>>

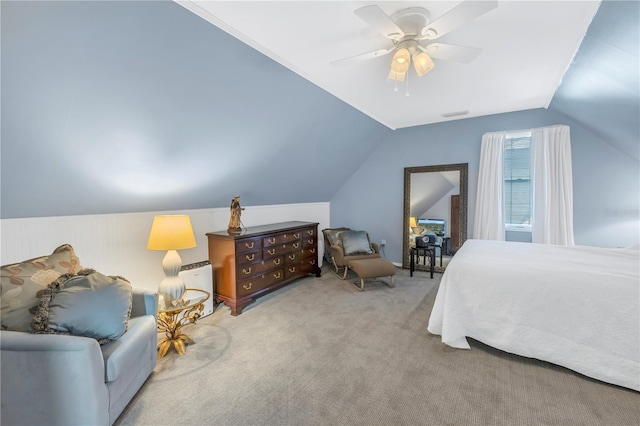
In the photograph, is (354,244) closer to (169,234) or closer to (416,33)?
(169,234)

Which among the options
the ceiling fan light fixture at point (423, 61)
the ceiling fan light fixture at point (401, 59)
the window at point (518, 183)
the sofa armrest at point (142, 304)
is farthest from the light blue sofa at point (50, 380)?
the window at point (518, 183)

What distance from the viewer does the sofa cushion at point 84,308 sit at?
Result: 1521 mm

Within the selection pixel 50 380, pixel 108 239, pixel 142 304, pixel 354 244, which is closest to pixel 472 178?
pixel 354 244

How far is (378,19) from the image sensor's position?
1670 millimetres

<<

### [Job]
Rewrite the listing above with "sofa" changed to "couch" everywhere and nothing else altered. Leave out the pictures.

### [Right answer]
In the photograph, is (354,244) closer to (169,234) or closer to (416,33)?
(169,234)

Which among the options
the ceiling fan light fixture at point (423, 61)
the ceiling fan light fixture at point (401, 59)
the window at point (518, 183)
the couch armrest at point (142, 304)
is farthest from the light blue couch at point (50, 380)?
the window at point (518, 183)

What distance from the viewer does the couch cushion at point 84,308 sit at?
Result: 1521 mm

Within the selection pixel 50 380, pixel 108 239, pixel 142 304, pixel 354 244, which is closest to pixel 472 178?
pixel 354 244

How far is (378,19) from the image sensor's position?
1670 millimetres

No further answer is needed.